If you try to access a variable that doesn’t exist (because you haven’t created it or imported it), you get a NameError:
x = y + 7
raises:
Traceback (most recent call last):
File "<stdin>", line 1, in <module>
NameError: name 'y' is not defined
Finally, closely related to the SyntaxError is the IndentationError, which is raised when code is not indented correctly. Remember that indentation is significant in Python, and indenting code when it should match the previous line, or not indenting code when an indented block is expected, are both errors:
import os
filename = 'file.txt'
if not os.path.exists(filename):
print('file not found: ', filename)
will raise an IndentationError because you should always indent code after an
if-statement. Generally, if you have a statement that ends in a colon (:
),
the next line should be indented by four spaces.
Similarly,
file = open(filename, 'w')
file.write('operation successful.')
will, in fact, not be successful, due to the incorrect indentation of the
file.write
line:
File "<stdin>", line 1
file.write('operation successful.')
^
IndentationError: unexpected indent
Deep in the bowels of the beast: understanding tracebacks¶
Viewed in isolation, the above error messages seem easy and friendly. Couldn’t be easier, right? But if you’ve played with Python even a little bit, you’ll know that Python error messages can get a lot bigger and a lot hairier. There’s a good chance you’ve come across this gem:
import pandas as pd
data = pd.DataFrame(
{'name': ['Alice', 'Bob', 'Eve'],
'faction': ['Friendly', 'Friendly', 'Adversary']}
)
all_factions = set(data['Faction']) # notice the typo
which raises:
KeyError Traceback (most recent call last)

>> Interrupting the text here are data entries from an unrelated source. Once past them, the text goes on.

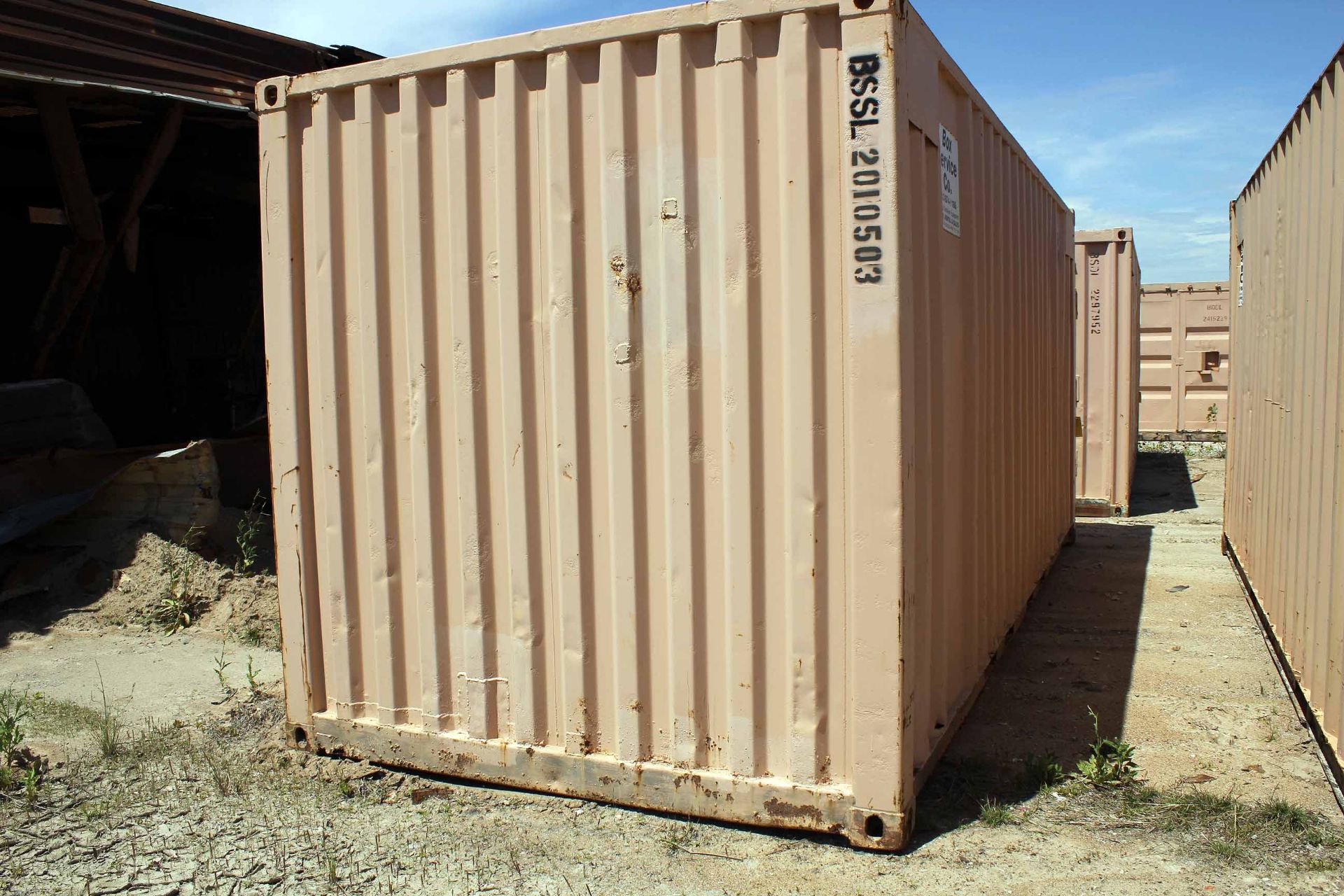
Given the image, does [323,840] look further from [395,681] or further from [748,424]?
[748,424]

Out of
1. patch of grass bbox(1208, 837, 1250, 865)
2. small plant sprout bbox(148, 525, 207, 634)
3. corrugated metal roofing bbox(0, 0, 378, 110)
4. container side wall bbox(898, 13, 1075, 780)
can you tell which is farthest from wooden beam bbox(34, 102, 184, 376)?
patch of grass bbox(1208, 837, 1250, 865)

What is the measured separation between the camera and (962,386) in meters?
4.12

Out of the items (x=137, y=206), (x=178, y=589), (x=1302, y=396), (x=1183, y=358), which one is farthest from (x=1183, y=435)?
(x=178, y=589)

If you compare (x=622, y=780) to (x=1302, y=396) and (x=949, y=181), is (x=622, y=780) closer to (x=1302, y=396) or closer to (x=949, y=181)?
(x=949, y=181)

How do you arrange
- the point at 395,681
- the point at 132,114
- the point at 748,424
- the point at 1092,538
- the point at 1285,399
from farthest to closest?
the point at 1092,538 → the point at 132,114 → the point at 1285,399 → the point at 395,681 → the point at 748,424

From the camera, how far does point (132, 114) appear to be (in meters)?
7.48

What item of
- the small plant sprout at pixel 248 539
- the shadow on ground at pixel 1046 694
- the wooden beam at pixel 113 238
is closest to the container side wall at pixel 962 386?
the shadow on ground at pixel 1046 694

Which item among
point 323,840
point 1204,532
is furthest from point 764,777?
point 1204,532

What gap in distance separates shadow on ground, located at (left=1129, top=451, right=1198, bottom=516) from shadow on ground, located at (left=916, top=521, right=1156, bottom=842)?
3.40 meters

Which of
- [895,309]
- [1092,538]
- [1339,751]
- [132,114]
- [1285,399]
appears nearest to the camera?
[895,309]

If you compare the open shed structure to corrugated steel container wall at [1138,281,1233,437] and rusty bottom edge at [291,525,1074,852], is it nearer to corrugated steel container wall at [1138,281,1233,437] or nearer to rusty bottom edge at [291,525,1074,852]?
rusty bottom edge at [291,525,1074,852]

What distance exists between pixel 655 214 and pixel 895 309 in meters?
0.83

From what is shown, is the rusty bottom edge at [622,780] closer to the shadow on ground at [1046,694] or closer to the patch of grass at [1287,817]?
the shadow on ground at [1046,694]

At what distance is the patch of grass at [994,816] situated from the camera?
3.41 m
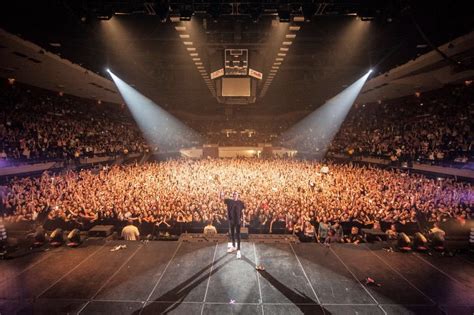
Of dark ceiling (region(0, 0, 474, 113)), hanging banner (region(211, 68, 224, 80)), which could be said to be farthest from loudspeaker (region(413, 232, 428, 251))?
hanging banner (region(211, 68, 224, 80))

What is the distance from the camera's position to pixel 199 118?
129 feet

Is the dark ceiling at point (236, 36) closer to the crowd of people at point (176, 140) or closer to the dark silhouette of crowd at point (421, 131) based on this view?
the crowd of people at point (176, 140)

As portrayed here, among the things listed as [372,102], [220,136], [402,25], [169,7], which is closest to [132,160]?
[220,136]

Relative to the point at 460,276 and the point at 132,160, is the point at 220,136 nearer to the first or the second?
the point at 132,160

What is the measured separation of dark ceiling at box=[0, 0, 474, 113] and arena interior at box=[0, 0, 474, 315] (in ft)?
0.22

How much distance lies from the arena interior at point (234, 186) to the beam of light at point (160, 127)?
1042 centimetres

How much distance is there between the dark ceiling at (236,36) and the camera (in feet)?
22.9

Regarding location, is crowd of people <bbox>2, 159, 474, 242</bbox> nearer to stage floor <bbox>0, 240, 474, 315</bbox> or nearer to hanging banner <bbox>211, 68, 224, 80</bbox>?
stage floor <bbox>0, 240, 474, 315</bbox>

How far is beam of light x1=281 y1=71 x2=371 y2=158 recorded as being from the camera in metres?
30.2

~/miniconda3/envs/all/lib/python3.8/site-packages/pandas/core/indexes/base.py in get_loc(self, key, method, tolerance)
2645 try:
-> 2646 return self._engine.get_loc(key)
2647 except KeyError:
pandas/_libs/index.pyx in pandas._libs.index.IndexEngine.get_loc()

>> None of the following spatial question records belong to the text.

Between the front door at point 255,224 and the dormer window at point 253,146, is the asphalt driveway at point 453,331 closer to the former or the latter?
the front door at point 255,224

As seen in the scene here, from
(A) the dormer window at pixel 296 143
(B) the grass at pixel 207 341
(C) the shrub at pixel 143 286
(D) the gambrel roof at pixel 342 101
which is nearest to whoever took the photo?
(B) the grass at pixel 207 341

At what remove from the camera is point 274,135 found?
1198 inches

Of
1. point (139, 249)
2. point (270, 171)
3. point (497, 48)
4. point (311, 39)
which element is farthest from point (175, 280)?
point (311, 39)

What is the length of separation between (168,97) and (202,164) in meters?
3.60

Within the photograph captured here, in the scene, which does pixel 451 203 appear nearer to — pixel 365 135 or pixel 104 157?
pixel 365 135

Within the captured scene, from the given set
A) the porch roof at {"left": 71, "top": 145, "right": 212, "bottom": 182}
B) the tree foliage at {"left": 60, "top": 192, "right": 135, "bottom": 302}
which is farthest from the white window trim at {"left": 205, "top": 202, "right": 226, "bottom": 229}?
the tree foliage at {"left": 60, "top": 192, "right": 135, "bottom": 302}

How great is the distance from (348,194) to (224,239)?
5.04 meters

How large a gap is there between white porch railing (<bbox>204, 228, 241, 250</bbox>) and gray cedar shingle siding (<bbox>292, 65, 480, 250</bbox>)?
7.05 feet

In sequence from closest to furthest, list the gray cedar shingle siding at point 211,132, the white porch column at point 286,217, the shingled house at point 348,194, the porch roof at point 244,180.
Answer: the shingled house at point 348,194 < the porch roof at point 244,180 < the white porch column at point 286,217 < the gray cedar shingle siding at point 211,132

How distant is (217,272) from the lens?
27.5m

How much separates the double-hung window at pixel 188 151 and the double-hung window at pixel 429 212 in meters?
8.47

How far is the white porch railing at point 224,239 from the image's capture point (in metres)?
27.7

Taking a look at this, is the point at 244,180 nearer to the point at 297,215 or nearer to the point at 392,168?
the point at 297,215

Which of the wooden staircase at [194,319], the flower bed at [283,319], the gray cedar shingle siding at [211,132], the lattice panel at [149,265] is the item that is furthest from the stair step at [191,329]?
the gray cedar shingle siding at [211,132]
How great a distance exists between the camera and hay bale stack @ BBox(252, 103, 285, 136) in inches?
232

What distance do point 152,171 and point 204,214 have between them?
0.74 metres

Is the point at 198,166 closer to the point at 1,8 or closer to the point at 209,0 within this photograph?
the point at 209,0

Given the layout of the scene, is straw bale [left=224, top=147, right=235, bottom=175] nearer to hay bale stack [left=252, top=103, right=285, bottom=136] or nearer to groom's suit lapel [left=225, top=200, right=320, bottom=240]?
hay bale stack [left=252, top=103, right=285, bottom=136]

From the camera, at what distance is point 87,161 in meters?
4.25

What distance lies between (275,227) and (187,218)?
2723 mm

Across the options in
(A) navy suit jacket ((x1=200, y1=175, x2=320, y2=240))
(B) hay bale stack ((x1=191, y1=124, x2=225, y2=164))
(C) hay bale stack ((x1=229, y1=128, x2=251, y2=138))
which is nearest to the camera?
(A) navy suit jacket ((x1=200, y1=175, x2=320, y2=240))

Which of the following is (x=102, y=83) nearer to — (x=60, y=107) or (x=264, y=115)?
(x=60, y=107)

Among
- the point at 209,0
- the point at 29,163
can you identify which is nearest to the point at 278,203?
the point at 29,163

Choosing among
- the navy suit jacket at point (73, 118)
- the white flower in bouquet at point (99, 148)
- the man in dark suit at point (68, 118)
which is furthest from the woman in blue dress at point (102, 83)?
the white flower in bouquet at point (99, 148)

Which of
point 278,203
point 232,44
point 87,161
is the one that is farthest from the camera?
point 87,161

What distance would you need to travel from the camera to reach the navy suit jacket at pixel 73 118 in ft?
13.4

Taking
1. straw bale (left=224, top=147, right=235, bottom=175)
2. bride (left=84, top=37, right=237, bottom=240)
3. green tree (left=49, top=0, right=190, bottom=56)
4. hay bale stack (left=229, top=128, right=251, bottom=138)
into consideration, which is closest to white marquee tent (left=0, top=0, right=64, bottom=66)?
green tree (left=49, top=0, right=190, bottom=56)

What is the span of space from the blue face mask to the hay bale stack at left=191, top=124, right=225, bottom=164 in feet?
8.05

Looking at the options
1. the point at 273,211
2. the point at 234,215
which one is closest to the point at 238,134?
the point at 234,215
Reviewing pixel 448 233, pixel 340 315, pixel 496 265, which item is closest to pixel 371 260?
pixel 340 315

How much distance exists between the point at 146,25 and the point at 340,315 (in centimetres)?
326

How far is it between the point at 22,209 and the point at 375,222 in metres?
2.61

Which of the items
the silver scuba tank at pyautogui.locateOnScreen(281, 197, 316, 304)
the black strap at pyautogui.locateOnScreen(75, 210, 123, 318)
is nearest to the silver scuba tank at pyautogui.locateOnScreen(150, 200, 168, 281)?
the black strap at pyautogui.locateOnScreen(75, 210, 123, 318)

pandas/_libs/index.pyx in pandas._libs.index.IndexEngine.get_loc()
pandas/_libs/hashtable_class_helper.pxi in pandas._libs.hashtable.PyObjectHashTable.get_item()
pandas/_libs/hashtable_class_helper.pxi in pandas._libs.hashtable.PyObjectHashTable.get_item()
KeyError: 'Faction'
During handling of the above exception, another exception occurred:
KeyError Traceback (most recent call last)
<ipython-input-8-99ed6b8a31c2> in <module>
----> 1 all_factions = set(data['Faction'])
~/miniconda3/envs/all/lib/python3.8/site-packages/pandas/core/frame.py in __getitem__(self, key)
2798 if self.columns.nlevels > 1:
2799 return self._getitem_multilevel(key)
-> 2800 indexer = self.columns.get_loc(key)
2801 if is_integer(indexer):
2802 indexer = [indexer]
~/miniconda3/envs/all/lib/python3.8/site-packages/pandas/core/indexes/base.py in get_loc(self, key, method, tolerance)
2646 return self._engine.get_loc(key)
2647 except KeyError:
-> 2648 return self._engine.get_loc(self._maybe_cast_indexer(key))
2649 indexer = self.get_indexer([key], method=method, tolerance=tolerance)
2650 if indexer.ndim > 1 or indexer.size > 1:
pandas/_libs/index.pyx in pandas._libs.index.IndexEngine.get_loc()
pandas/_libs/index.pyx in pandas._libs.index.IndexEngine.get_loc()
pandas/_libs/hashtable_class_helper.pxi in pandas._libs.hashtable.PyObjectHashTable.get_item()
pandas/_libs/hashtable_class_helper.pxi in pandas._libs.hashtable.PyObjectHashTable.get_item()
KeyError: 'Faction'
Good God! All that just to tell us that we used a column name that doesn’t exist!
That, my good friends, is called a traceback, and it attempts to capture all the events that led to a particular error. In fact, all of the errors we generated above were also tracebacks, but they just happened to be skin deep: the error was right on the line that we typed. Tracebacks are Python’s way of surfacing errors that happen deep in your program. A less technical term might be “breadcrumb trail.”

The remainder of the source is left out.